*PASSAGE FOR REVIEW:*
How Crime-scene Clean-up Works, Crime Scene cleaning in Haddonfield NJ, Crime Scene cleaning in Mt. Laurel NJ,

The site of a messy death poses dangers not everyone can see. In addition to the infection that can result from bloodborne pathogens, any bodily fluids that remain in floors, baseboards or walls can end up making people sick months or years later. The area has to be truly clean, not just apparently clean.


Cleaning up after a violent death can take anywhere from one hour to 40 hours or more. It all depends on the type of trauma and the amount of biohazardous material at the site. Cleaners use hospital-grade disinfectant to wipe or scrub every drop of blood from all surfaces, including counters, ceilings, walls, light fixtures, glass trinkets, family pictures, artwork and appliances. They scrape brain matter off of walls and collect any bone fragments embedded in the drywall. They rip out and discard blood-soaked carpeting and remove blood-soaked upholstery, window treatments or rugs. Sometimes, they need to collect and remove small pieces of the body – the coroner takes most of it, but if it was a particularly violent death, there may parts left behind.

*SUPPLIED INFORMATION:*
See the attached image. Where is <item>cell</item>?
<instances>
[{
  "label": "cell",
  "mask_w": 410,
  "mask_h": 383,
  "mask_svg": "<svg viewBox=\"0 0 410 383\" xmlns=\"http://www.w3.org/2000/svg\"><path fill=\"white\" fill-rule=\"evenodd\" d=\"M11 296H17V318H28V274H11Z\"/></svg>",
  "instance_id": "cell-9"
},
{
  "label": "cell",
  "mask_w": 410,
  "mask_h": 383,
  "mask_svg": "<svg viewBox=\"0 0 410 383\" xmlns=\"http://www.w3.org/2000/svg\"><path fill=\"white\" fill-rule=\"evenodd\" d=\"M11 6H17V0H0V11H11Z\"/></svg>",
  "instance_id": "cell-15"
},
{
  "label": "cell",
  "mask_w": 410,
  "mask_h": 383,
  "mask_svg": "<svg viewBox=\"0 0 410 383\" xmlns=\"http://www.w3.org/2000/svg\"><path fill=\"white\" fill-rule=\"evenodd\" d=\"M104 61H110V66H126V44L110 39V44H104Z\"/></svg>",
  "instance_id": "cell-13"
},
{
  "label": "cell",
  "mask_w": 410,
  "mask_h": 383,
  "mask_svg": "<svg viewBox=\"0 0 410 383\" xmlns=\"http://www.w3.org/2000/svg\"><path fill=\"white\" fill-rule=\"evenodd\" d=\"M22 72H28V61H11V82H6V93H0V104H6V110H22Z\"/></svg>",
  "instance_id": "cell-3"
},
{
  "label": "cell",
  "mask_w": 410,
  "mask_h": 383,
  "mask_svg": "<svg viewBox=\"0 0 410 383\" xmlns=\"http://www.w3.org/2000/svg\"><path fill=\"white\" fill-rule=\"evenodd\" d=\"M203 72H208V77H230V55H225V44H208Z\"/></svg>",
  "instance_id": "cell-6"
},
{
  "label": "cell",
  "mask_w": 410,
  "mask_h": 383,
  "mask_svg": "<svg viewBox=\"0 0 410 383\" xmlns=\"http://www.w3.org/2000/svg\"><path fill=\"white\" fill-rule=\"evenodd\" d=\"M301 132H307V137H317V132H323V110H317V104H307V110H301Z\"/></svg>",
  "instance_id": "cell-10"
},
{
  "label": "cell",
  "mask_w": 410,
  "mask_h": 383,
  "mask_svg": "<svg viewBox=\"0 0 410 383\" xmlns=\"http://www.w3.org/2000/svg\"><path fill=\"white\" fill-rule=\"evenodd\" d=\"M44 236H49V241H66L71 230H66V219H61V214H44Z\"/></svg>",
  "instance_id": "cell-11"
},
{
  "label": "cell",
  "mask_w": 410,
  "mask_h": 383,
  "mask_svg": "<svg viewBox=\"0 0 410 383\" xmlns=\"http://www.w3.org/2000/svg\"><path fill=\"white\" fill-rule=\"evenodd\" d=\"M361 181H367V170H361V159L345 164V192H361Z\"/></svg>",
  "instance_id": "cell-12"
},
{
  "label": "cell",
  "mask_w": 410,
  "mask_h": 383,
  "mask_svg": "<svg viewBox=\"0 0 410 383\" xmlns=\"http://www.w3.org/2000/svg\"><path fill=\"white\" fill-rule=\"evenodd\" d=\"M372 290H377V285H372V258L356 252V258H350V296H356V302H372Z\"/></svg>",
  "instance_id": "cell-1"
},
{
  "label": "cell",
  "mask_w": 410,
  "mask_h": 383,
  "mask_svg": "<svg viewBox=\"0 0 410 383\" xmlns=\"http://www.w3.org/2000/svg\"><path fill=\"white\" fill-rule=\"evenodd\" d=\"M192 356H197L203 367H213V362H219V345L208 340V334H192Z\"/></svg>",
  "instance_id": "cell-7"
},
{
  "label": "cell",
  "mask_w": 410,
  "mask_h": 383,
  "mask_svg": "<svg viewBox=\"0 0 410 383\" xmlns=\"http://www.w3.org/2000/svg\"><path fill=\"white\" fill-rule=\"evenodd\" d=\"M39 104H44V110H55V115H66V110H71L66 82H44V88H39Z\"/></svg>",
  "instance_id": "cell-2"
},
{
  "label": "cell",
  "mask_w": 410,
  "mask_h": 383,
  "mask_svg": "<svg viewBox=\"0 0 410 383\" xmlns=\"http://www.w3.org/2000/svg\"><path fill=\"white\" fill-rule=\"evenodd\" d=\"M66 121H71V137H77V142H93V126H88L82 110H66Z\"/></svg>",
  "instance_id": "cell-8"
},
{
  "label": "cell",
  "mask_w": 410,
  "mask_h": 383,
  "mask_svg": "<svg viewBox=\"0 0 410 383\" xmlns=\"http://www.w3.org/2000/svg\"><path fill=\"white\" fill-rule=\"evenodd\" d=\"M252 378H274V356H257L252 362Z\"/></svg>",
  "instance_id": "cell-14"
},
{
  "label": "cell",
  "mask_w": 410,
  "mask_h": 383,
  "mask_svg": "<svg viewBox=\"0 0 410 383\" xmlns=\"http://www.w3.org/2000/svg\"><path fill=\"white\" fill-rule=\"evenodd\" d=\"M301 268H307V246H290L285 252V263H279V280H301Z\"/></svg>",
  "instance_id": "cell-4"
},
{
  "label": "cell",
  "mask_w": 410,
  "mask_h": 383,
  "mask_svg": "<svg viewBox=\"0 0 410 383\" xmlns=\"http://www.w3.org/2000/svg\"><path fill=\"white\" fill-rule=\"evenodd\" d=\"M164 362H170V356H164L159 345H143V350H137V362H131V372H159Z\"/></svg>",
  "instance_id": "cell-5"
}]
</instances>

*REQUIRED ACTIONS:*
1. Quote the crime-scene cleanup passage word for word, from "How Crime-scene Clean-up" up to and including "just apparently clean.".
2. Pick up the crime-scene cleanup passage where it stops and keep writing it.

*RESULTS FOR EACH TASK:*
1.
How Crime-scene Clean-up Works, Crime Scene cleaning in Haddonfield NJ, Crime Scene cleaning in Mt. Laurel NJ,

The site of a messy death poses dangers not everyone can see. In addition to the infection that can result from bloodborne pathogens, any bodily fluids that remain in floors, baseboards or walls can end up making people sick months or years later. The area has to be truly clean, not just apparently clean.

2.
In a "decomp," the scene is usually not as spread out, but a decomposing body can be even more gruesome than a shooting or stabbing. A body that has been deceased for days, weeks or months has gone through some changes. After death, the body swells, insects move in, organs digest themselves and skin liquefies. It's not pretty, but most people will tell you that the sight of a decomposing body can't compare to the smell, which is partly a result of ammonia gas released during decomposition. The coroner removes the body but usually leaves behind lots of liquefied matter as well as maggots filled with the deceased's blood. In addition to cleaning up the mess, cleaners sometimes have to track down and burn any maggots that scurried out of the body, because they're carrying pathogens.


The scene of a methamphetamine lab, on the other hand, typically doesn't have the "gross factor" of a death scene, but it's often a lot more dangerous to clean up.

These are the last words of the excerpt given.